Responding to the House of Commons justice select committee's report on criminal legal aid, the Ministry of Justice said it will share 'emerging findings' with the profession throughout the review process, which begins this month. A final report, including recommendations, will be published towards the end of the summer next year.

However, the ministry said: 'It is important to highlight that the ability to deliver against these dates would be dependent on the legal professions working with us to gather, build, provide and share qualitative and quantitative evidence, which must go far beyond the billing data we currently use.'

The review will begin with a 'scoping phase' to determine the review's scope and remit. The ministry said it is 'mindful' of broader changes across the justice sector, including modernisation work being carried out by the Home Office, police, Crown Prosecution Service and HM Courts & Tribunals Service.
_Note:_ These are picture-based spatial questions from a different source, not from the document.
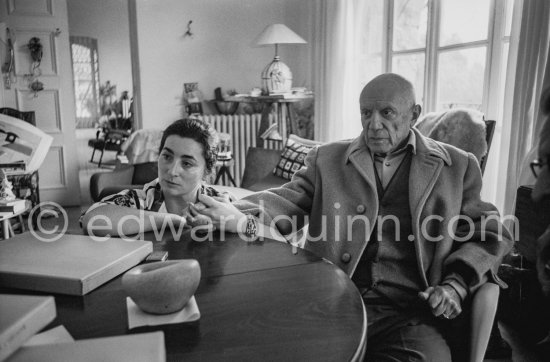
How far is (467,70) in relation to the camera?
2988mm

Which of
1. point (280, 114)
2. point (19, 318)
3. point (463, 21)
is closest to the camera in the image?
point (19, 318)

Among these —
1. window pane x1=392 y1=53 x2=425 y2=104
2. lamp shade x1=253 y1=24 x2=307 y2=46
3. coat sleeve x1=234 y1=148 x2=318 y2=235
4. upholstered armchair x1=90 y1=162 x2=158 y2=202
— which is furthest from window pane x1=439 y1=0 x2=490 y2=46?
upholstered armchair x1=90 y1=162 x2=158 y2=202

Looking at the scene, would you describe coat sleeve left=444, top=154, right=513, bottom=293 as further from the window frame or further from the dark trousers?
the window frame

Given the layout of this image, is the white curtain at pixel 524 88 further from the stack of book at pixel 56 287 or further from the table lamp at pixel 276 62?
the table lamp at pixel 276 62

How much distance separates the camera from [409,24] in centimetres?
354

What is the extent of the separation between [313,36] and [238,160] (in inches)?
56.6

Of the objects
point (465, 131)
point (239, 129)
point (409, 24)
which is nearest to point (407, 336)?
point (465, 131)

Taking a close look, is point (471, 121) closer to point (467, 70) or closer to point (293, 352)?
point (467, 70)

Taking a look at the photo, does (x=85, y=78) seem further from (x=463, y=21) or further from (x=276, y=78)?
(x=463, y=21)

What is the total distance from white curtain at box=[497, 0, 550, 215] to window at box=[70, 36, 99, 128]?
391 inches

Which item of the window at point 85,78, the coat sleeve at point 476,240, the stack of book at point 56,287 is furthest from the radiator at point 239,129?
the window at point 85,78

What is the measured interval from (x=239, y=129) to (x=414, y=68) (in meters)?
2.03

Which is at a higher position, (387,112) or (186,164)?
(387,112)

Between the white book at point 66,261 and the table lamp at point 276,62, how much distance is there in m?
3.30
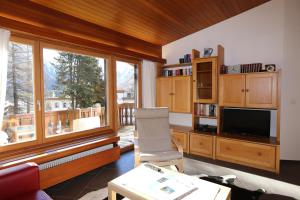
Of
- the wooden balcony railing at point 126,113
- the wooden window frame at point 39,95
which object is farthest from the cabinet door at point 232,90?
the wooden window frame at point 39,95

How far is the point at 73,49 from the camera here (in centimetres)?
300

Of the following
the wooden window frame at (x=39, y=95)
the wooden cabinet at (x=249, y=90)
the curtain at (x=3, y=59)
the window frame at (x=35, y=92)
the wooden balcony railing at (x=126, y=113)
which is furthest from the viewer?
the wooden balcony railing at (x=126, y=113)

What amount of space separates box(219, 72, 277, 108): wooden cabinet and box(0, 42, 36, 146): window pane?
3.11 metres

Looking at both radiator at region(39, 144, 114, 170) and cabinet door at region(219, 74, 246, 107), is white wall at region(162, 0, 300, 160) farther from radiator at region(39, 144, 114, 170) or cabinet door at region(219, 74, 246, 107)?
radiator at region(39, 144, 114, 170)

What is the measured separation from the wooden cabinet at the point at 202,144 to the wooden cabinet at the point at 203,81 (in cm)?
70

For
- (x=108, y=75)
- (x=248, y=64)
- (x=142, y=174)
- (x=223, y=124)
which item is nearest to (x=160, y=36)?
(x=108, y=75)

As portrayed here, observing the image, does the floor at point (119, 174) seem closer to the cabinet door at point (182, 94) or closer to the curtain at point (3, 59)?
the cabinet door at point (182, 94)

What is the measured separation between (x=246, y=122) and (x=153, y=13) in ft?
8.11

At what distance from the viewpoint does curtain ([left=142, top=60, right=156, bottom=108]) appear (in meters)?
4.26

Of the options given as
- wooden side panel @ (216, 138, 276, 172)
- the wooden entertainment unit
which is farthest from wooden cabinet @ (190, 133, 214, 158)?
wooden side panel @ (216, 138, 276, 172)

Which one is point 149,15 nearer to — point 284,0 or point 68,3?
point 68,3

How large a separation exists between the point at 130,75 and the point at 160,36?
107cm

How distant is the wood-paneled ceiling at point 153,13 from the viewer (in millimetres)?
2617

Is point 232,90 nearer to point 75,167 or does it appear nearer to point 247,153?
point 247,153
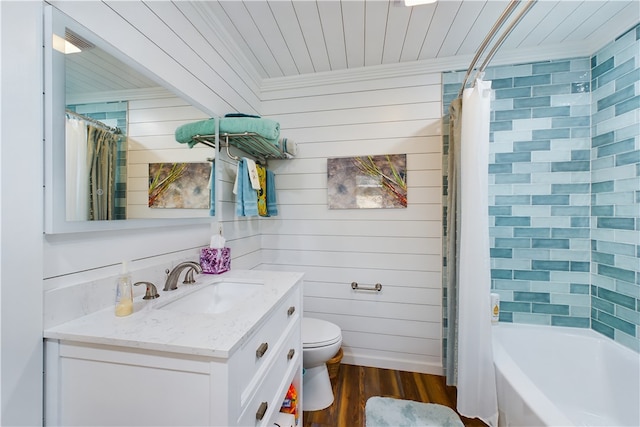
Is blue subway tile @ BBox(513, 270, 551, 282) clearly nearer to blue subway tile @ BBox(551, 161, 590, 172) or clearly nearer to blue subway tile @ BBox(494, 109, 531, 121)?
blue subway tile @ BBox(551, 161, 590, 172)

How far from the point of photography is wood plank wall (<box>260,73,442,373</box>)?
6.52 feet

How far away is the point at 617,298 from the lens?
1545 millimetres

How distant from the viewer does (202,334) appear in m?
0.71

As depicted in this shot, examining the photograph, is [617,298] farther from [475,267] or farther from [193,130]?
[193,130]

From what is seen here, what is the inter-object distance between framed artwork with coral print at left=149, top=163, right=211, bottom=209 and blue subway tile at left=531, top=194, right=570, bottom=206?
217 centimetres

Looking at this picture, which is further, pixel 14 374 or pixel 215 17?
pixel 215 17

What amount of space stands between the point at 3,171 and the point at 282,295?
90 centimetres

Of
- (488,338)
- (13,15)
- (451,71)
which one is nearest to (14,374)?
(13,15)

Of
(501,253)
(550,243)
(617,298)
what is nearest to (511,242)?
(501,253)

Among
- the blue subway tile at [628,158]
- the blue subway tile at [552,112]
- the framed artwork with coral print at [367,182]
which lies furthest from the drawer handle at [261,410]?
the blue subway tile at [552,112]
The ministry agreed with the committee's recommendation that the review should include consideration of remuneration for dealing with unused material. It will also take part in a Criminal Justice Board working group 'to take forward' the attorney general's recommendation, in his disclosure review, to consider whether changing the timing of legal aid payments would facilitate earlier and more effective engagement with defence practitioners.

Law Society president Christina Blacklaws said: 'We welcome the review of criminal legal aid fees and we hope this exercise is accompanied by a commitment to increase spending on criminal legal aid. Reporting on a fundamental rethink in 2020 is all very well, but we are facing a crisis today. Twenty years without any increases in fees, and a series of drastic cuts has meant there are not enough young lawyers entering the field of criminal defence work.

'The absolute minimum that is required immediately is for the government to ensure the position stops getting any worse, by implementing an immediate cost of living increase in all remuneration rates, and committing to do so every year. It is also essential that the review includes an independent analysis of what is required to ensure the market is economically sustainable. Means testing thresholds should similarly be uprated.'

No mention is made within the government's response of its post-implentation review of the Legal Aid, Sentencing and Punishment of Offenders Act 2012, which was supposed to be published last month and is due any day now. On Tuesday shadow justice minister Gloria De Piero MP asked in a written question when the LASPO review will be published. She said she has yet to receive a response.